For the past three decades at the Scottsdale Neuropathy Institute, we have been developing and utilizing new methods of treating patients that suffer from painful neurological conditions of the lower extremities.
Neurological problems are some of the most challenging medical problems encountered by physicians and patients alike, with the diagnosis and treatment plans rarely being straightforward. This is why we are currently performing multiple studies on neuropathy, diabetes and neuromas with their related diagnosis and treatment possibilities.

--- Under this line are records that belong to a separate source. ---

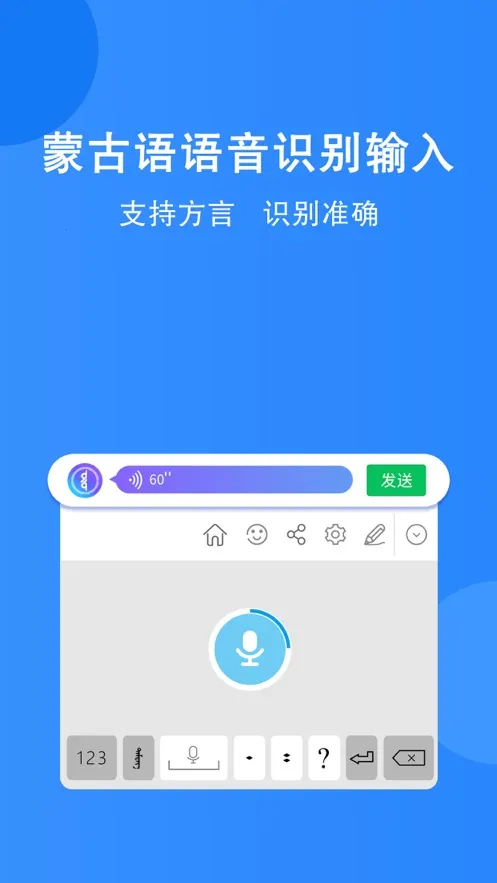 �������뷨(�ɹ������뷨)v2.2.9 �ֻ���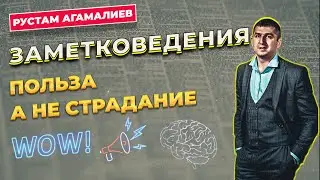 Базовые принципы заметковедения или как сделать так, чтобы записи приносили пользу, а не страдания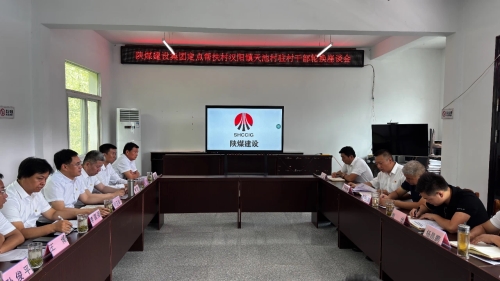 11b499a785112efb66279531e068302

Our search for the answers to the difficult questions surrounding this disease began after being introduced to one of the world's foremost experts in peripheral nerve surgery, Dr. A. Lee Dellon, M.D. Dr. Dellon, from Johns Hopkins University, is a pioneer in the field of neuropathy and peripheral nerve surgery. He has developed surgical procedures that can alleviate neuropathic pain, numbness and muscular disorders in both diabetics and non-diabetics.
Although surgery has made a large impact, conservative treatment is very effective and is usually attempted first. New dietary supplements and infrared light therapy are being used to increase the oxygen supply to the diseased nerves and help "wake them up". Patients are regaining sensation in their legs and feet after being completely numb and very prone to forming open wounds and infections.
Peripheral neuropathy involves damage to the peripheral nervous system, and there are multiple different types. Diabetic neuropathy is one of those types, and similar to other causes of peripheral neuropathy may lead to severe burning pain along with pins and needles in the feet and legs.